Jolie and Pitt, known collectively as “Brangelina,” were one of the entertainment world’s most visible couples, due to their good looks, successful films and activism. They married in 2014 after a decade together.
Their relationship was steady fodder for tabloids with reports focusing on what role Jolie played in the breakup of Pitt’s marriage to actress Jennifer Aniston and, more recently, possible trouble in the marriage.
Media commentators reacted with surprise and sadness to the news. “Today shall go down as the day love died,” Vogue magazine said in an online report on the couple’s split.
Social media buzzed with #brangelina mentioned roughly 720 times per minute on Twitter, more than triple mentions for the United Nations General Assembly, according to analytics firm Zoomph.
Jolie, 41, who won a best-supporting actress Oscar for “Girl, Interrupted” in 2000, was previously married to actors Jonny Lee Miller and Billy Bob Thornton.
Pitt, 52, was married to Aniston in 2003 when he and Jolie filmed “Mr. & Mrs. Smith,” the story of assassins unknowingly assigned to kill each other. There were reports of an affair, but Jolie told Vogue they were only “very, very good friends” until Pitt and Aniston split in 2005.

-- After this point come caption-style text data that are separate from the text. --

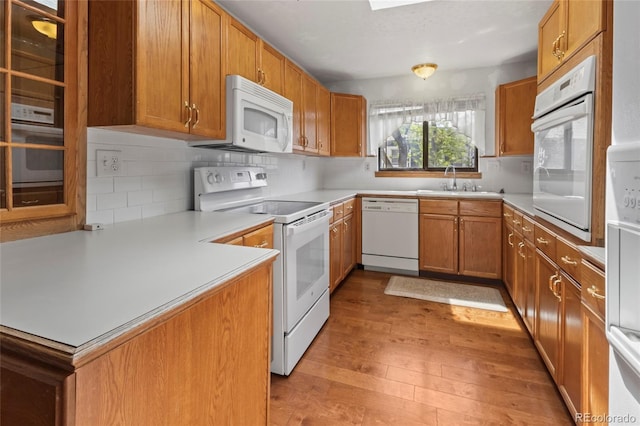1400 S Knox Ct, Denver, CO 80219 - kitchen featuring white appliances, light wood-type flooring, backsplash, a sink, and brown cabinetry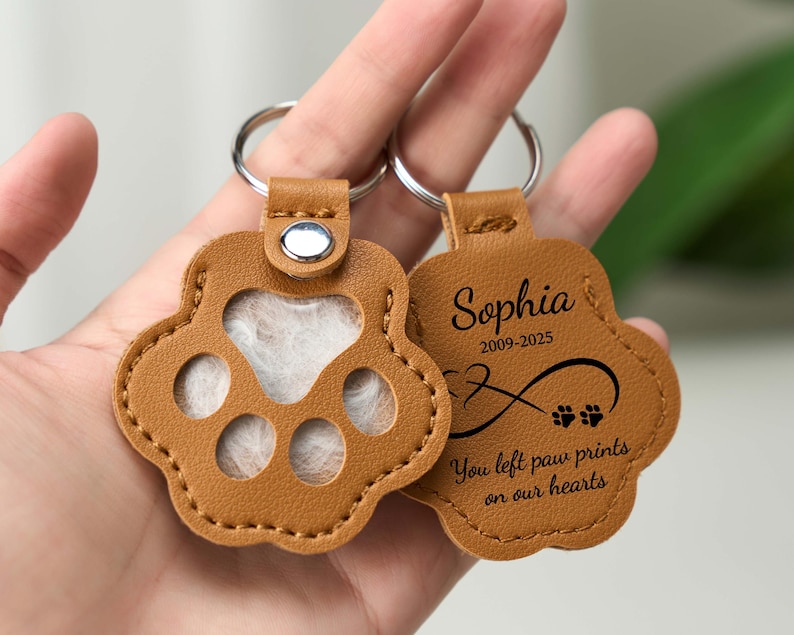 May include: Two tan leather paw-shaped keychains. One keychain has a clear window, the other has the name "Sophia", dates, an infinity symbol, and the text "You left paw prints on our hearts". Each keychain has a silver keyring.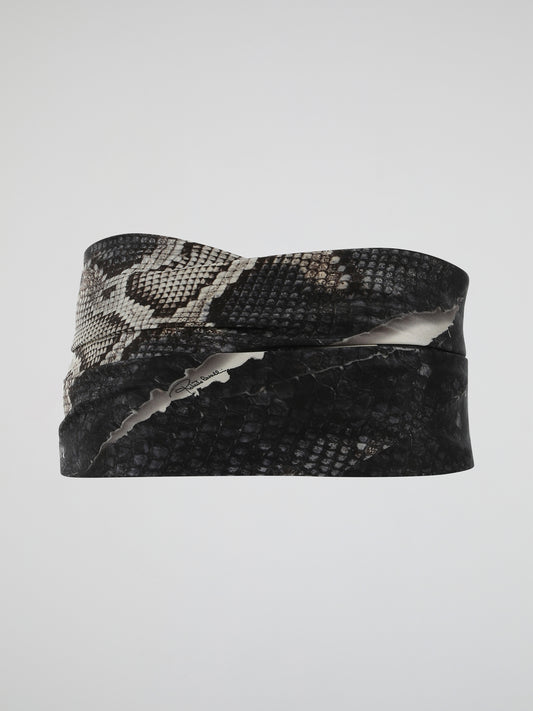 Add a touch of fierce elegance to your outfits with the mesmerizing Snake Print Belt from Roberto Cavalli. Crafted with meticulous attention to detail, this accessory combines edginess and sophistication effortlessly. Let the hypnotic pattern wrap around your waist, instantly transforming any ensemble into a show-stopping masterpiece.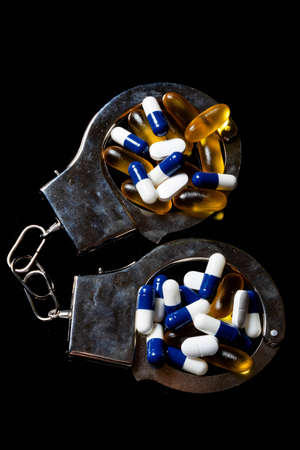 Illegal drug crisis concept showing pills and handcuffsの写真素材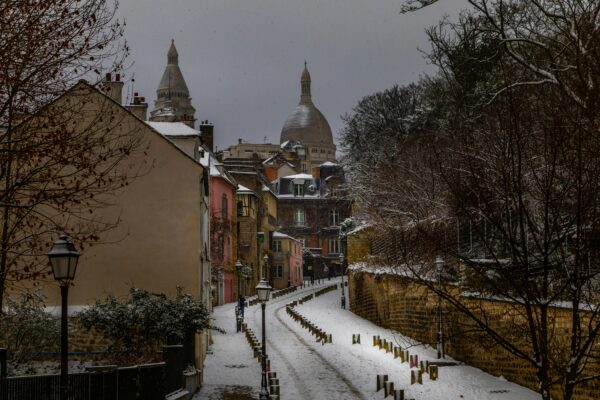 Snow-covered street with buildings and bare trees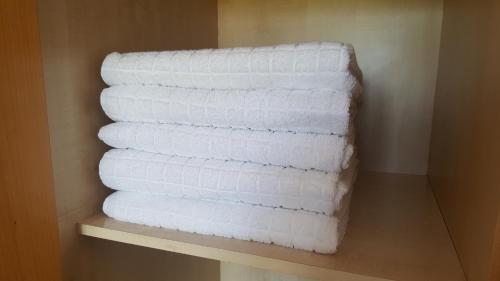 una pila de toallas blancas sentadas en un estante en Barceló Cornellà en Cornellá de Llobregat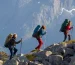 Backpacking hikers wearing Deuter Aircontact bags, while walking along a mountain trail in Senja, Norway.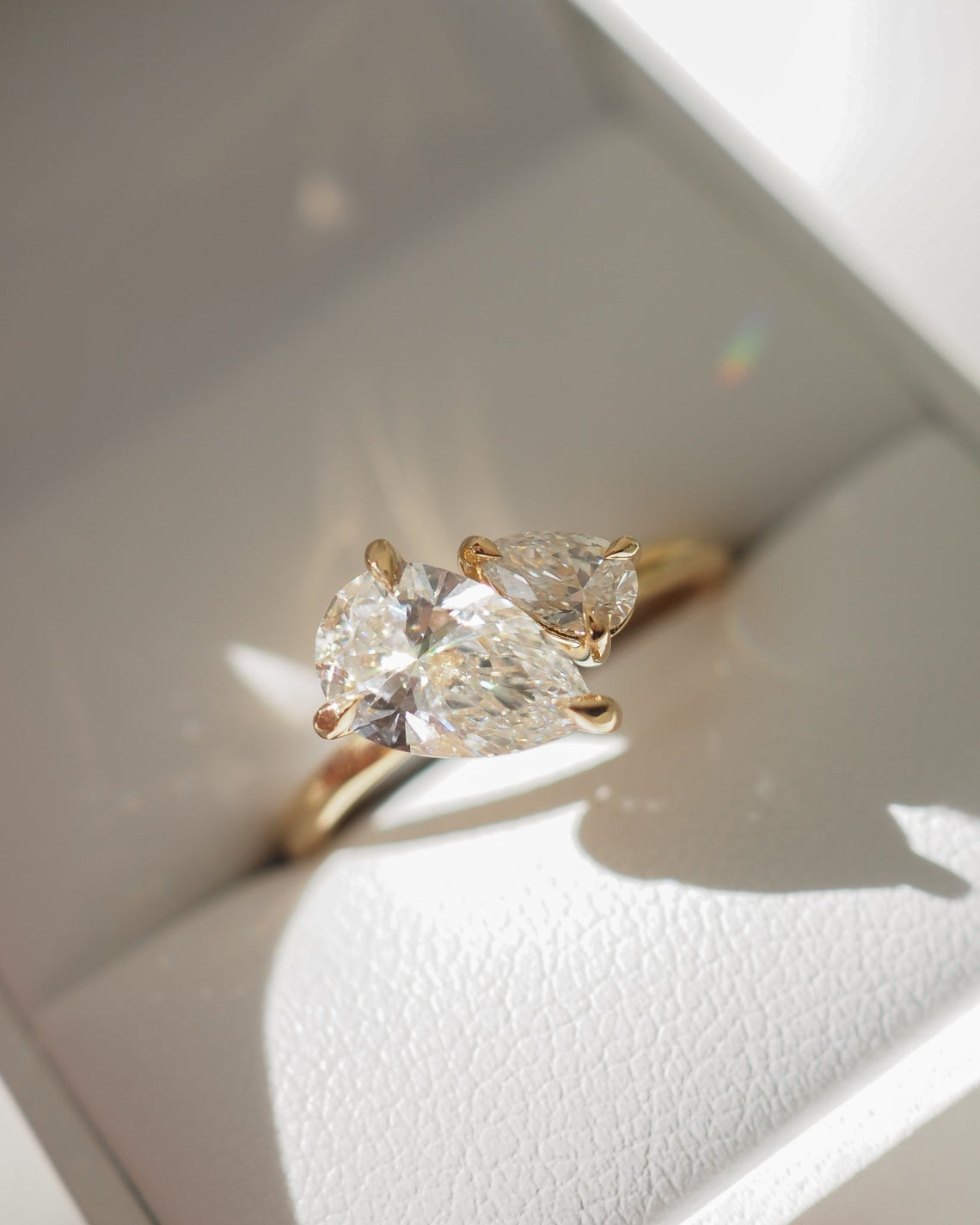 Pear cut moissanite two-stone engagement ring in platinum setting, 0.90-2.0 CT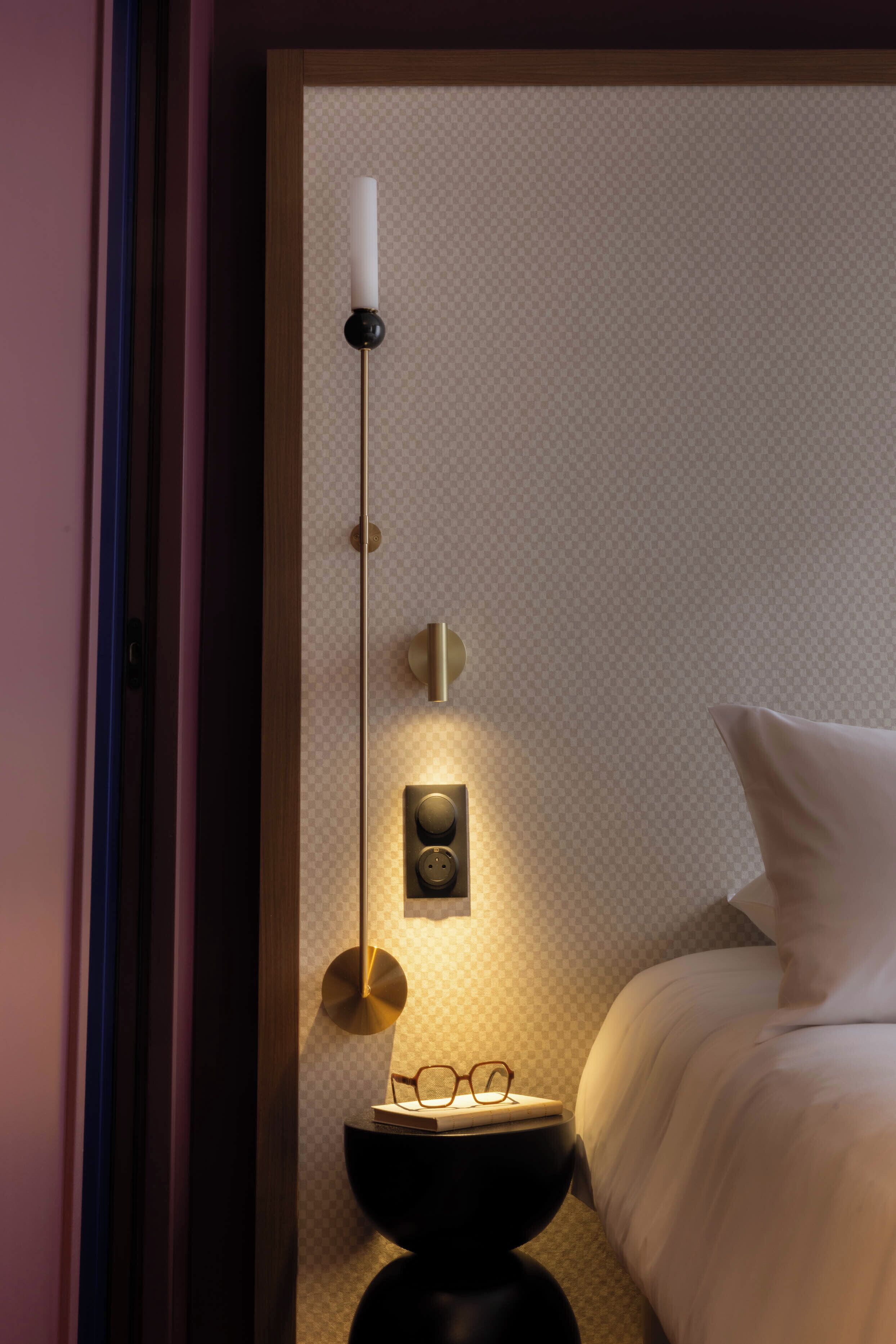 Un dormitorio con cama, mesita de noche y lámpara de pared.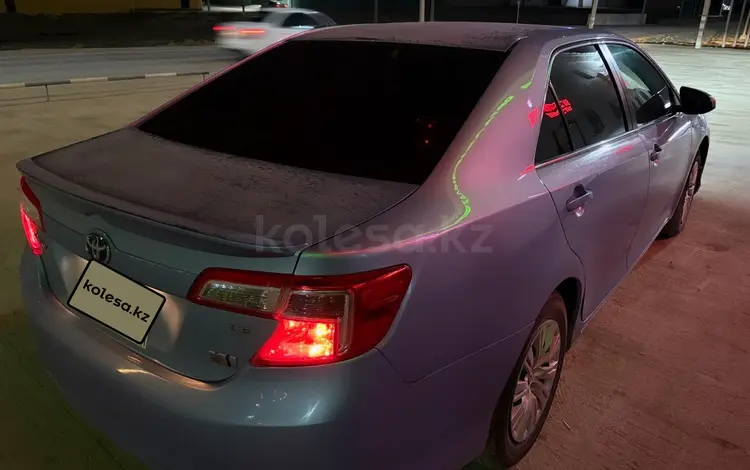 Toyota Camry 2013 года за 5 500 000 тг. в Жанаозен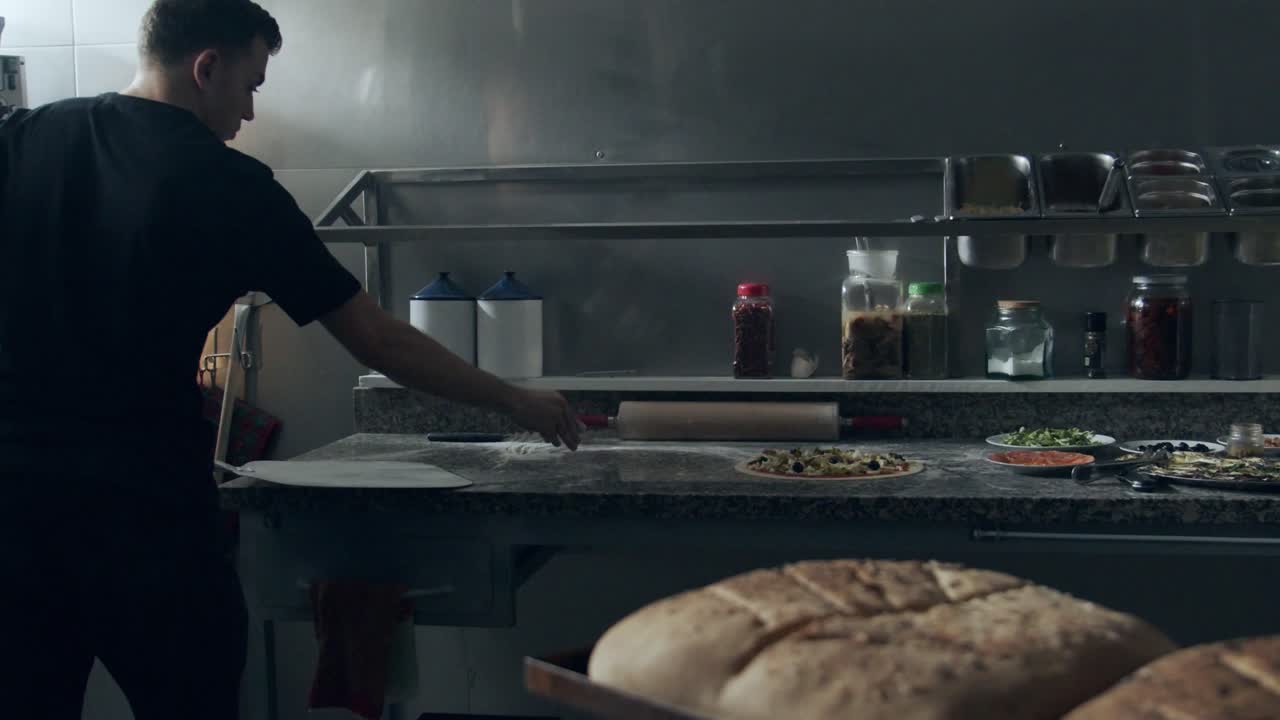 Raw pizza on shovel before baking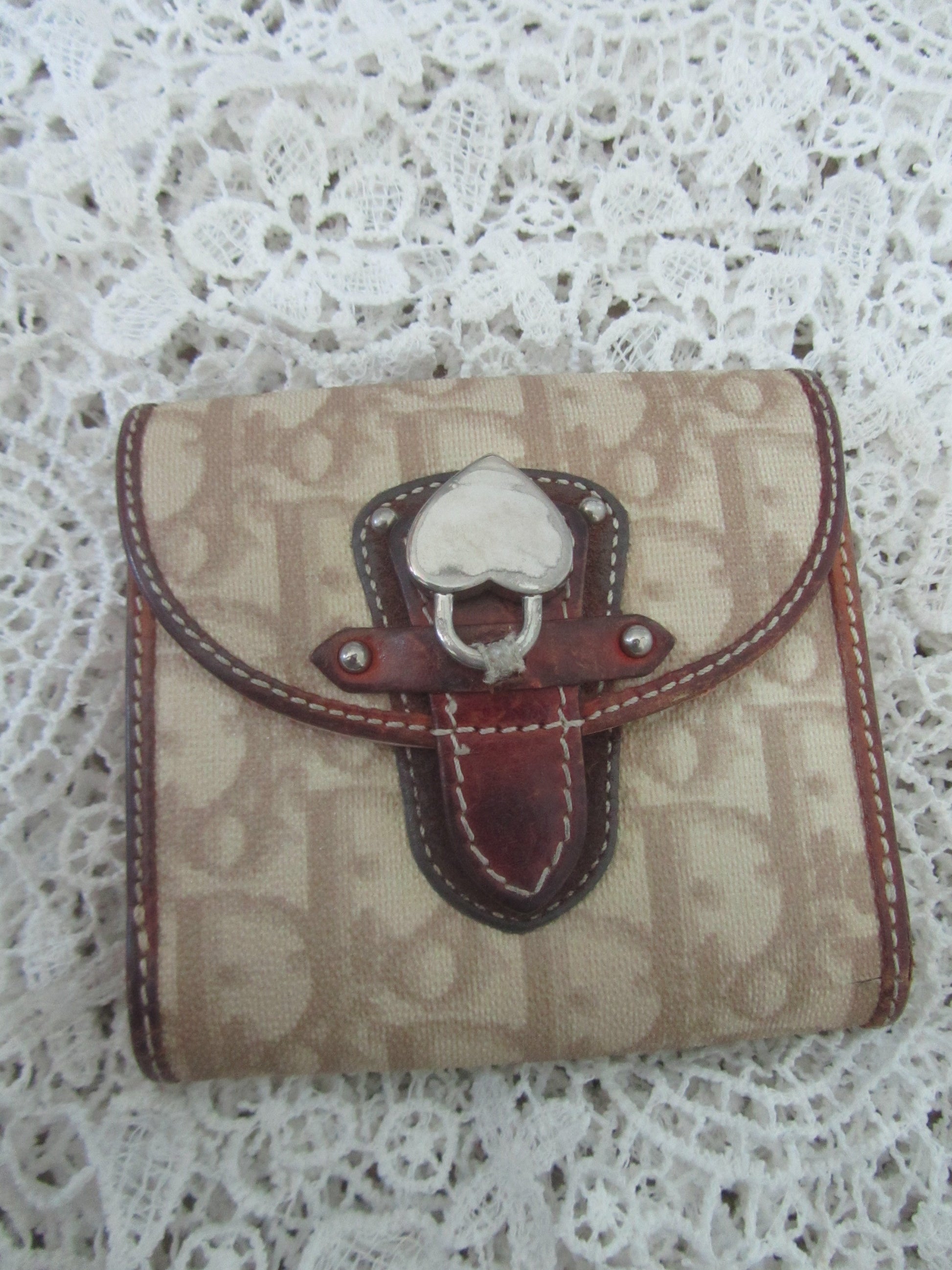 Beige wallet with brown leather buckle on a lace background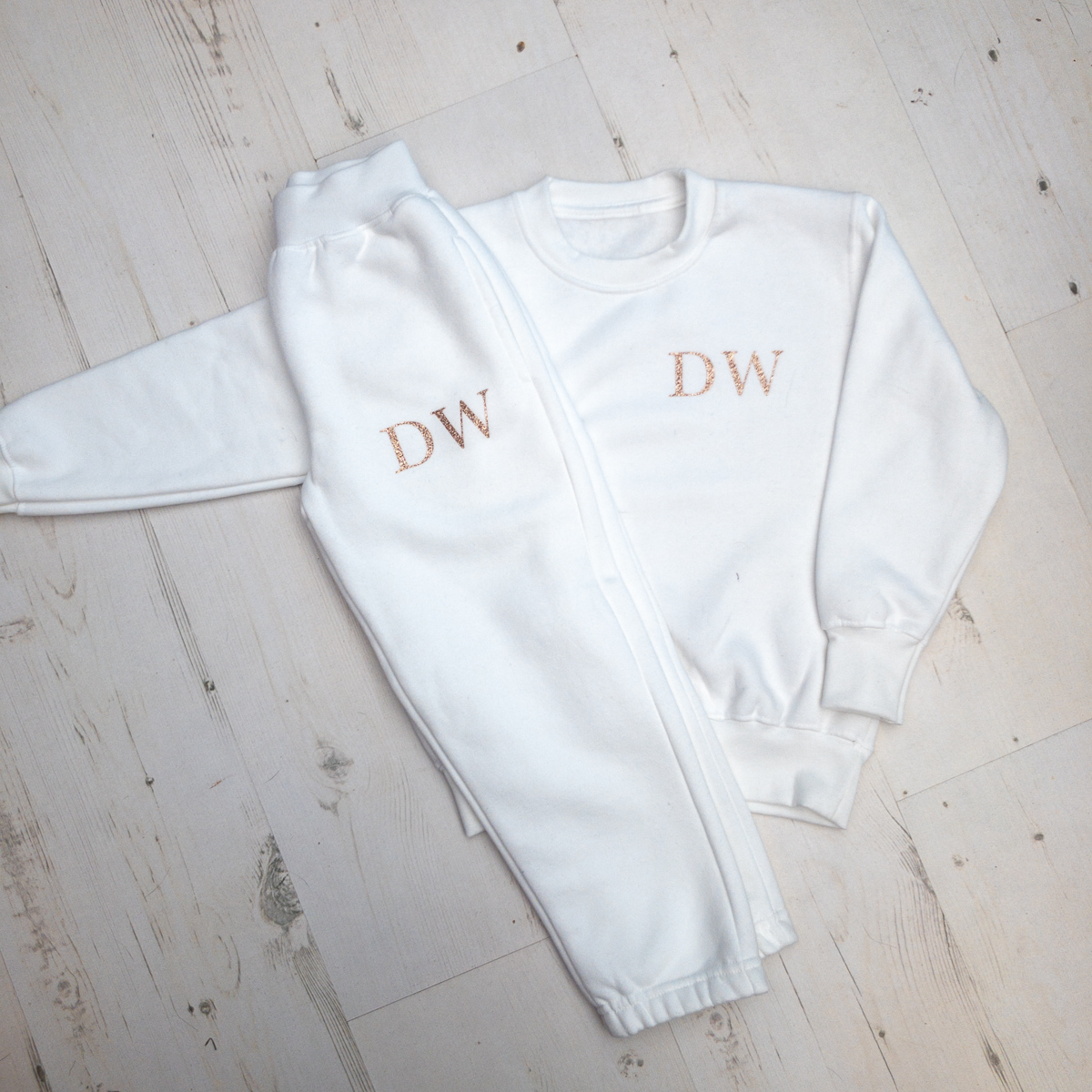 Rose gold sweatsuit deals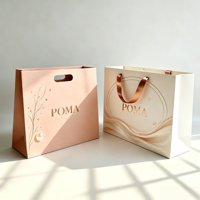 Bolsas de Papel Color Nude de Alta Gama con Logotipo Personalizado Estampado en Caliente con Asas de Cinta Dorada Rosa para Empaquetado de Marca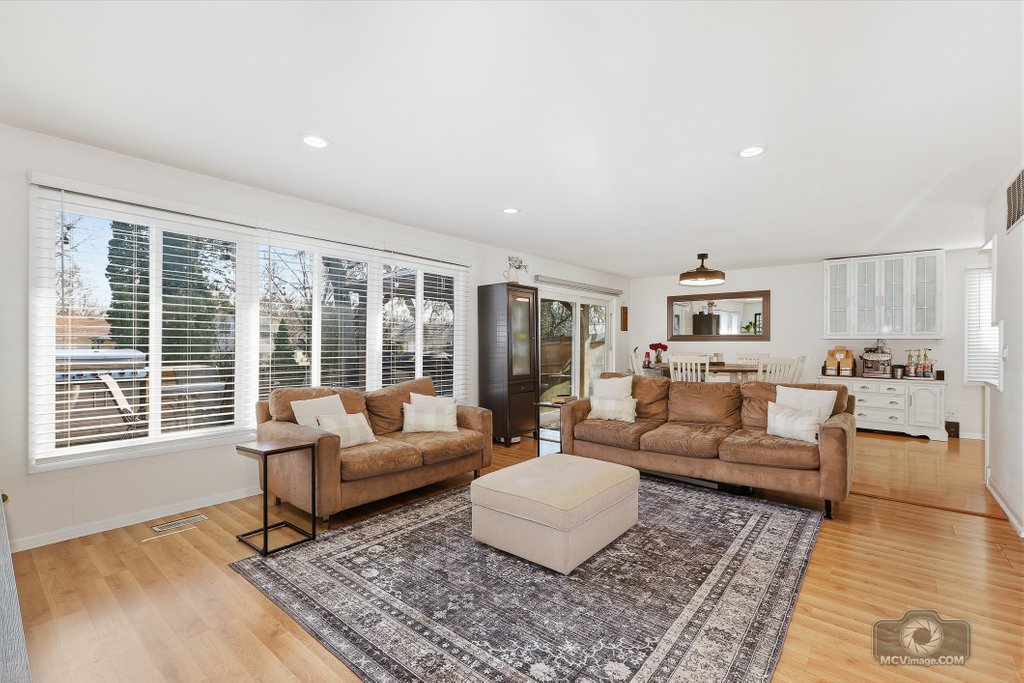 113 Lexington Drive Bolingbrook, IL 60440 - Photo 2 of 10 a living room with furniture and a large window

Before their August 2014 wedding at their French estate, Jolie and Pitt had said they would not wed until same-sex couples were allowed to marry.
While Pitt and Jolie won praise for their on-screen chemistry in “Mr. & Mrs. Smith,” their most recent film collaboration, “By the Sea,” last year was about a married couple drifting apart. Jolie wrote and directed the latter.
Jolie has been estranged from her father, actor Jon Voight, but he told “Inside Edition” he was concerned about the divorce filing. “It’s very sad,” he said. “Something very serious must have happened for Angelina to make a decision like this.”
Peter Walzer, a California attorney who represented actress Katie Holmes in her divorce from superstar Tom Cruise, said in a phone interview it was unusual Jolie sought sole physical custody of the children and it was equivalent to saying Pitt was not competent to be a parent. “It’s an insult,” Walzer said.
Jolie had an offbeat reputation early in her career but has taken on humanitarian causes and was named a special envoy for the U.N. High Commissioner for Refugees.
She traveled to Afghanistan, Sudan, Tanzania, Iraq and Jordan to call attention to the plight of refugees and the underprivileged.
The couple started a foundation to finance reconstruction of homes in New Orleans after Hurricane Katrina. Together they started the Jolie-Pitt Foundation in 2006 to help charities worldwide.
Their children include sons adopted from Cambodia and Vietnam and a daughter adopted from Ethiopia, as well as three biological children.
To encourage other women, Jolie spoke out publicly about elective surgeries in 2013 and 2015 to remove her breasts, ovaries and fallopian tubes as a preventive measure due to a family history of cancer.
In addition to her Oscar win, Jolie was nominated for an Academy Award for “Changeling” in 2008. Pitt’s breakout role came in a supporting part in “Thelma & Louise” in 1991. His other films include “The Curious Case of Benjamin Button,” “Inglourious Basterds,” “Moneyball,” and the “Ocean’s 11” films.